Sprint TV Live is the carrier's flagship package, and it's unique: 20 linear TV channels, including Discovery, Discovery Kids, The Weather Channel, TLC, C-SPAN, and FOX News—those channels show exactly what's being shown on TV at the moment—and mobile-only channels such as Comedy Time, MLB Highlights, and four music-video channels, all of which are multihour tape loops. The channels are easy to flip between; once you're in the package, just hit the Up or Down key on your phone's cursor pad to switch channels.

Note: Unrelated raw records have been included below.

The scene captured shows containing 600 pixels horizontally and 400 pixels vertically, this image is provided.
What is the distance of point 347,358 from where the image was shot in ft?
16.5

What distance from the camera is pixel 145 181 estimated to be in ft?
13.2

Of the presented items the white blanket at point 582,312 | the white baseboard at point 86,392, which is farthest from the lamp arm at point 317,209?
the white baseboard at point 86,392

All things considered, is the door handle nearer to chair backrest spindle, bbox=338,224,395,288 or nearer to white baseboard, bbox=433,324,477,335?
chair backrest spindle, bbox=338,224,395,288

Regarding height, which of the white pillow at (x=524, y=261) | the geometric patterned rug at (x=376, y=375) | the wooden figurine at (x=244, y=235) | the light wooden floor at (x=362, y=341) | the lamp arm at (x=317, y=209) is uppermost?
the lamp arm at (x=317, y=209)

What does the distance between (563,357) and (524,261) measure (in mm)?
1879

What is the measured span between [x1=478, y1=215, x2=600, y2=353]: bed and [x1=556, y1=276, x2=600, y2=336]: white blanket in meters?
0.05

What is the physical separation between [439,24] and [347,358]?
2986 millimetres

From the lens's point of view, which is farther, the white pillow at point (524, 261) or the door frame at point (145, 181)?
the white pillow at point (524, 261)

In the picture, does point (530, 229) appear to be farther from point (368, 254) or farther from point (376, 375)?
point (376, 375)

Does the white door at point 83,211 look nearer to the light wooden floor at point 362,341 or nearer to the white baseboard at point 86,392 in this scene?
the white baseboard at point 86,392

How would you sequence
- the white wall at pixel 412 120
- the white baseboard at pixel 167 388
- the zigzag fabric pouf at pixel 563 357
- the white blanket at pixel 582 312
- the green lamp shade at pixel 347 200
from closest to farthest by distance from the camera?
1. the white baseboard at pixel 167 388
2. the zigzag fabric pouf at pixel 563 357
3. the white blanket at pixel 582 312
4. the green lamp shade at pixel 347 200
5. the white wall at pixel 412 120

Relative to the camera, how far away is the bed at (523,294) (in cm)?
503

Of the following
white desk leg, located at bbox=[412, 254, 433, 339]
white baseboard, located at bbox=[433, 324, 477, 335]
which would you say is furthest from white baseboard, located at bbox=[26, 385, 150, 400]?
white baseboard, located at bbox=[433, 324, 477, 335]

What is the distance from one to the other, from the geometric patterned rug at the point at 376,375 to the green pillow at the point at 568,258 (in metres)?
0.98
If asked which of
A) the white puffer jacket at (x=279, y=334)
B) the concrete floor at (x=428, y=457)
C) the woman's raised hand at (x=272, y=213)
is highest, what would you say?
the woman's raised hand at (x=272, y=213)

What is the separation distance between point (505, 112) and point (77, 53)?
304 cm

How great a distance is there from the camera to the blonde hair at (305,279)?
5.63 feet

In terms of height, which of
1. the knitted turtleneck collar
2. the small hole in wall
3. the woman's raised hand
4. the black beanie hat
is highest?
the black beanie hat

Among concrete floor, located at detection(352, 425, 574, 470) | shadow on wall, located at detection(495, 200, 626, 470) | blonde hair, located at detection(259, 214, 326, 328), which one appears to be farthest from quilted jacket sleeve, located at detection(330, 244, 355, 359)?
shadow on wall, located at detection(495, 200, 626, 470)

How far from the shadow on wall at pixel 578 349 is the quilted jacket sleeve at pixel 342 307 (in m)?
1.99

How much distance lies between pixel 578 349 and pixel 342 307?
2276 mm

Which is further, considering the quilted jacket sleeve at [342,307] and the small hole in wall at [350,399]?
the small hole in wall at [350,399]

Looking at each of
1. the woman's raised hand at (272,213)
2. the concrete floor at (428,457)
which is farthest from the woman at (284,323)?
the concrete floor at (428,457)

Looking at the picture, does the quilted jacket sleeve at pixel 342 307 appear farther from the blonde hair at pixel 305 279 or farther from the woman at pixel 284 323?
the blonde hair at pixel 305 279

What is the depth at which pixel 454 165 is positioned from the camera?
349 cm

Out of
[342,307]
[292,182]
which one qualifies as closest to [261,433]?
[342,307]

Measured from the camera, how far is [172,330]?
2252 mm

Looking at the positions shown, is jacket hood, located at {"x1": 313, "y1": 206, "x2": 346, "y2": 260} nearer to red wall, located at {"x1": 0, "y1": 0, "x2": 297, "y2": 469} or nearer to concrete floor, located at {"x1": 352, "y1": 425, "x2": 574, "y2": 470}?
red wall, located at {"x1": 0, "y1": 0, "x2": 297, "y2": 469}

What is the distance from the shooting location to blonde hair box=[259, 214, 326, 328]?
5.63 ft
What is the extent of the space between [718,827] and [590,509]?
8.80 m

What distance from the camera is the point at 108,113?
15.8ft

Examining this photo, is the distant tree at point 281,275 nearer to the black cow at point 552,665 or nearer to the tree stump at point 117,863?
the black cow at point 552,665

That's much easier than poking through menus.

Beyond Sprint TV, the carrier has 43 different packages of clips, each with its own separate monthly subscription fee, from The Street TV ($4.99 per month for 33 clips at a time devoted to surfing, skateboarding, and hip-hop) to Sony Music Box Connection (entire albums of Sony artists and nine radio stations, for $5.95 per month) and MSpot Movies (16 complete movies at a time, either old or hideously bad, at $6.95 per month). The problem is that because there's no program guide, there's no way to sample channels unless you're willing to spend $243 per month on video services. Sprint provides quick montages of content, but they're not informative enough.

Sprint's pricing plans are baffling. You pay $15 per month to enter its buffet, which offers you little content: one TV channel (ABC News Now), one streaming radio channel (Sirius Hits), and the opportunity to buy more. The "Power Vision Plus Pack," for $5 per month more, gets you five live channels. The "Ultimate Pack," for another $10 per month, gets you a few more live channels and a range of news, sports, and entertainment clips. Both are separate from the $9.99-per-month Sprint TV Live selection and from the 43 other clip packages.

Sprint is also the home of WNI Live Local, a separate, $4.99-per-month service that brings clips from local news channels in eight cities to your phone. Many more cities are on their way. WNI said they're working with Cingular and Verizon to bring the service live on those carriers, but right now you have to go to Sprint to get local video news.

Quality is decent, but I wish it was better. Sprint's clip channels took 18.8 seconds on average to buffer, compared with Verizon's 10.2 seconds, and they had to rebuffer a lot more frequently than Verizon's channels did. Sprint's service also sometimes broke up into partial frames rather than smoothly writing new images.

As wireless carriers move to even faster networks and better delivery, Sprint is in the best position to provide the range of video content we would expect from truly "mobile" TV. Other vendors may try to catch up in the content area, but right now Sprint offers more programming than anyone else.